Local youth nabs state award

Manuela Garcia Flores, right, was named the Outstanding Student of the Year at the Oregon Statewide Transition Conference, which focuses on helping students with disabilities find work after high school. With her is Yvonne Wheeler, transition program specialist for the North Wasco County School District 21. The duo did some touristy things in Portland after Garcia Flores received her award at the conference.   
Contributed photo


Manuela Garcia Flores, right, was named the Outstanding Student of the Year at the Oregon Statewide Transition Conference, which focuses on helping students with disabilities find work after high school. With her is Yvonne Wheeler, transition program specialist for the North Wasco County School District 21. The duo did some touristy things in Portland after Garcia Flores received her award at the conference. Contributed photo

Manuela Garcia Flores, a 2015 graduate of The Dalles High School, has not one, but two jobs, and hopes to have her own car and home someday.

As a graduate with disabilities, her ambition and accomplishments are singular, and she was recently recognized for that by being named the Outstanding Student of the Year at the Oregon Statewide Transition Conference, held Feb. 16-17 in Portland.

School-based transition programs help prepare special education students for life after high school, specifically employment, or career-related post-secondary education.

Yvonne Wheeler is the North Wasco County School District 21’s transition program specialist.

Seeing Garcia Flores accept her award at the recent ceremony was “awesome,” Wheeler said. “The awards ceremony was beautiful. She received a standing ovation. I think she was truly in shock, it was truly a Cinderella moment for her.”

She said, “She did have a speech, but in the video [of the ceremony] she is just overcome with tears and emotion of what’s happening.”

Wheeler whispered to her to say thank you, and that’s what she did.

Wheeler works with 12 to 13 youth per year, finding what interests them and guiding them in that direction.

She met Garcia Flores in 2015 after a special ed teacher had mentioned the young woman, now 21, was highly motivated to find work.

“I immediately saw a drive within this young lady and I knew I wanted to work with her and that started our journey together,” Wheeler said. “She decided to map out her own life and she decided to take full advantage of everything the program had to offer, like going to camp, working with a transition specialist.”

Garcia Flores had expressed an interest in child care, so they brainstormed ideas.“She has some previous childcare experience and we built on that.” She reached out to the local Head Start program, and program director Rhonda Hull offered her an unpaid internship, which turned into a paid job.

* RECORD EXCERPTS:
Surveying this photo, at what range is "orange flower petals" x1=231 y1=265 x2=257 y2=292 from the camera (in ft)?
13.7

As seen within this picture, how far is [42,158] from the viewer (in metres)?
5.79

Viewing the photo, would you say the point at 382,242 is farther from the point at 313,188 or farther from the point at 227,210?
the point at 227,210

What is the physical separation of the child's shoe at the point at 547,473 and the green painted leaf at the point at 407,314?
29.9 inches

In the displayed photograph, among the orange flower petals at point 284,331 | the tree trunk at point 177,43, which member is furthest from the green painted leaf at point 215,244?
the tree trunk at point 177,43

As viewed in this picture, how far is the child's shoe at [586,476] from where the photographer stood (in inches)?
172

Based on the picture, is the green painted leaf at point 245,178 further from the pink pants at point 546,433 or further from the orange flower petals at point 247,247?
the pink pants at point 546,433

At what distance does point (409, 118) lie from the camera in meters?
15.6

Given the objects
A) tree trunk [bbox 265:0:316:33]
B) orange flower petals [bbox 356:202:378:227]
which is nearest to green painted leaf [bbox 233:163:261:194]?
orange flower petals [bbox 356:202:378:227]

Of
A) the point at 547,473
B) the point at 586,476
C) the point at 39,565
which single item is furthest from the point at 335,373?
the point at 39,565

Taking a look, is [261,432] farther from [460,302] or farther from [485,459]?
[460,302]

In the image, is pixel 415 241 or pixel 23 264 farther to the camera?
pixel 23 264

* WHAT THIS EXERCISE ASKS:
1. List every person named in the award article.
2. Copy everything in the award article from "School-based transition programs" down to "in that direction.".
The lines have no connection to the award article.

* TASK SOLUTIONS:
1.
- Manuela Garcia Flores
- Yvonne Wheeler
- Rhonda Hull

2.
School-based transition programs help prepare special education students for life after high school, specifically employment, or career-related post-secondary education.

Yvonne Wheeler is the North Wasco County School District 21’s transition program specialist.

Seeing Garcia Flores accept her award at the recent ceremony was “awesome,” Wheeler said. “The awards ceremony was beautiful. She received a standing ovation. I think she was truly in shock, it was truly a Cinderella moment for her.”

She said, “She did have a speech, but in the video [of the ceremony] she is just overcome with tears and emotion of what’s happening.”

Wheeler whispered to her to say thank you, and that’s what she did.

Wheeler works with 12 to 13 youth per year, finding what interests them and guiding them in that direction.